New Zealand Prime Minister Jacinda Ardern embraces a woman who attended the House session at parliament, in Wellington, New Zealand, on March 19. Men and women were encouraged to wear headscarves on Friday in support of the victims of the Christchurch mosque attacks. Mark Tantrum/Getty Images

Ardern, who has won praise at home and abroad for her response following New Zealand's worst mass shooting in its history, told the media from the country's parliament that she would do what she could to stifle his desire for publicity.

She said the gunman "obviously had a range of reasons" for his acts and that "lifting his profile was one of them.

"He sought many things from his act of terror, but one was notoriety—that is why you will never hear me mention his name. That's something that we can absolutely deny him."

She called on the media to play a role in denying the accused man a platform, raising speculation of a closed trial, although that would not be for her to decide.

"I think we really will be looking to the media around its kind of coverage. That's why, as I say, this is a conversation I think really the media can play a strong role in.
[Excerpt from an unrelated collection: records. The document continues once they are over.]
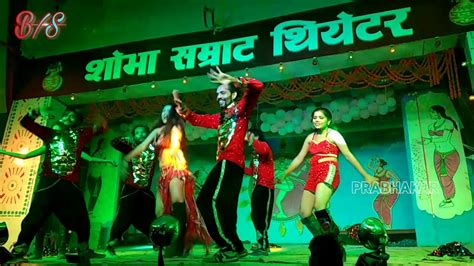 Hot Bhojpuri Arkestra Dance Program 2019 New Latest Stage Show Program 2019 Youtube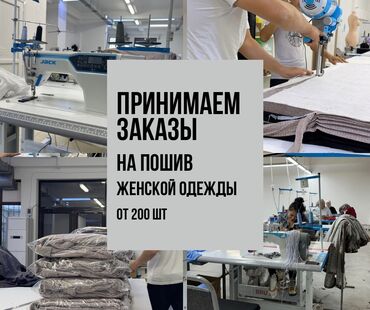 Помощники, ассистенты: Требуется заказчик в цех | Женская одежда | Платья, Штаны, брюки, Куртки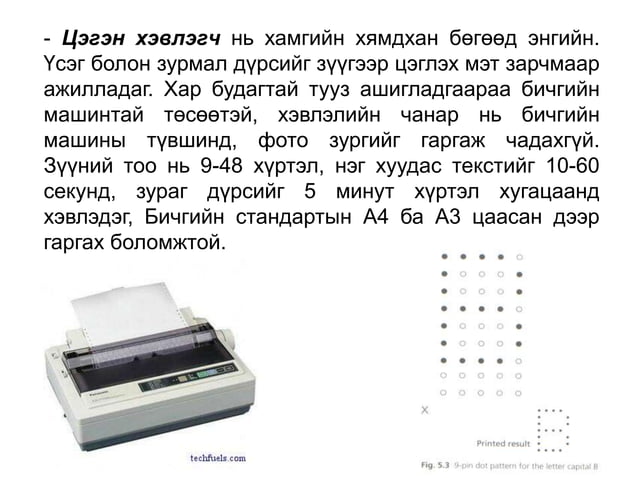 оролт гаралтын төхөөрөмжүүд | PPT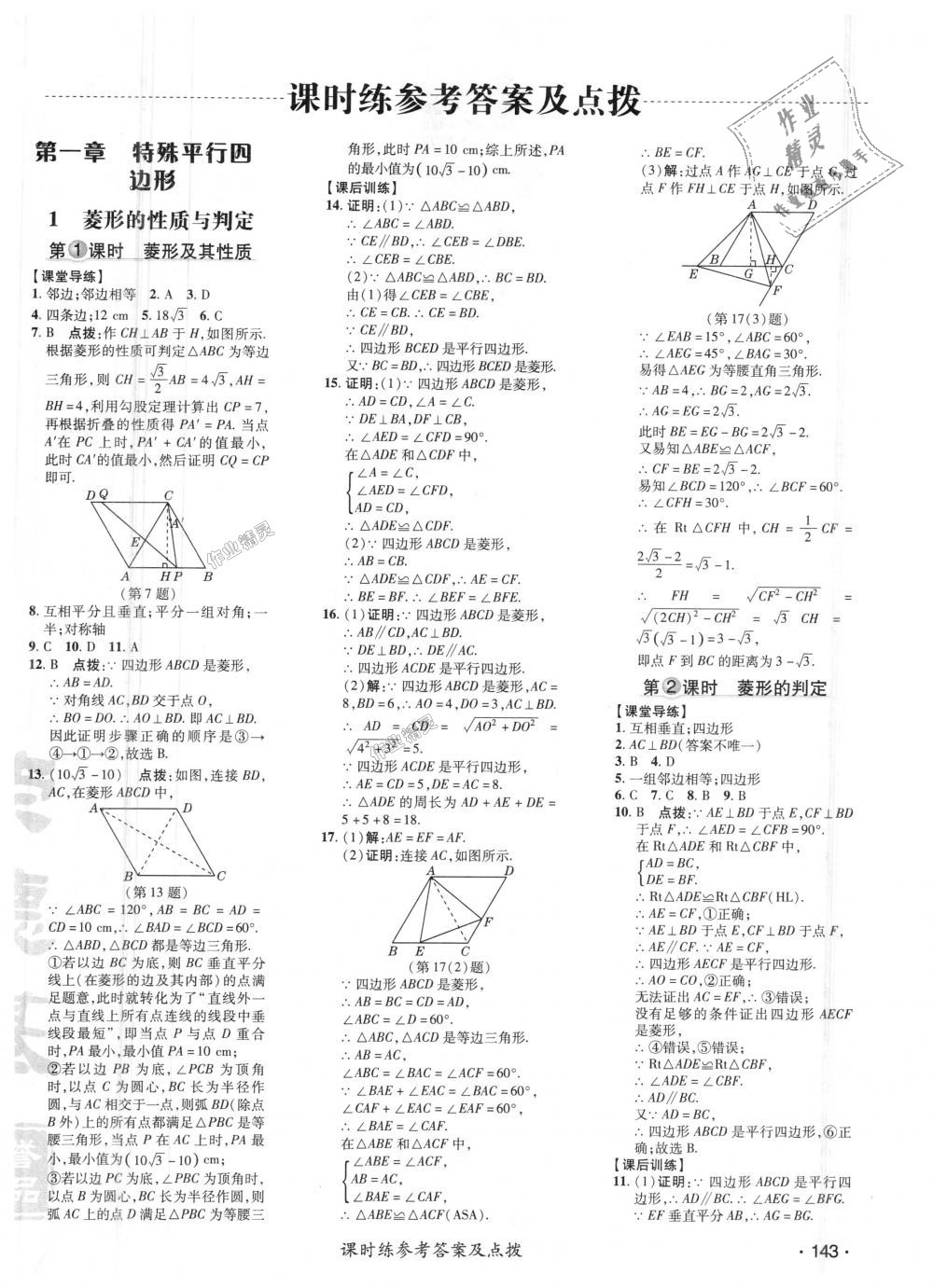 2018年點撥訓(xùn)練九年級數(shù)學(xué)上冊北師大版 第1頁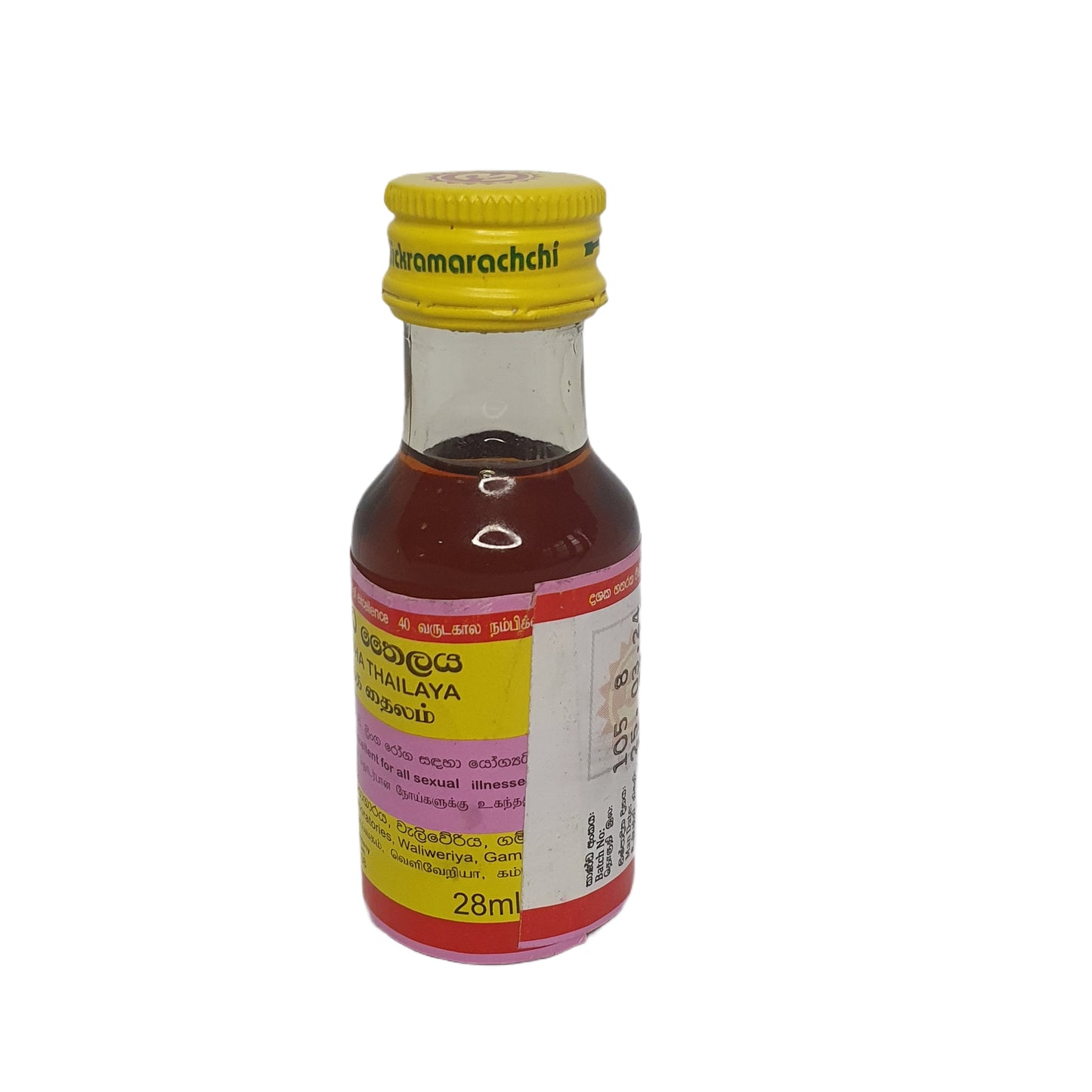 Wickramarachchi Labs Ashwaganda Tajlandia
"But the one thing I can assure you—you won't hear me speak his name. I implore you, speak the names of those who were lost rather than the name of the man who took them. He is a terrorist. He is a criminal. He is an extremist. But he will, when I speak, be nameless," said Ardern.

Legal experts have said that if Tarrant is charged with 50 counts of murder, rather than under the Terrorism Act, he would be less likely to be able to use the trial as a forum to promote his views.

Otago University legal issues center director, Bridgette Toy-Cronin, told Radio New Zealand that this would limit the chances for political material to be entered as evidence.

"If it's murder charges, then what the Crown has to prove is that people died, that he intended to kill him, and so there's just less scope for all the other ideological stuff.

"The terrorism offenses go further and talk about proving that it was ideologically motivated, so once you're into that territory you've got to bring in more evidence about whether it was ideologically motivated and that sort of opens the door to that bigger discussion. The fewer issues that are on the table, the less things you've got to talk about basically," Toy-Cronin said.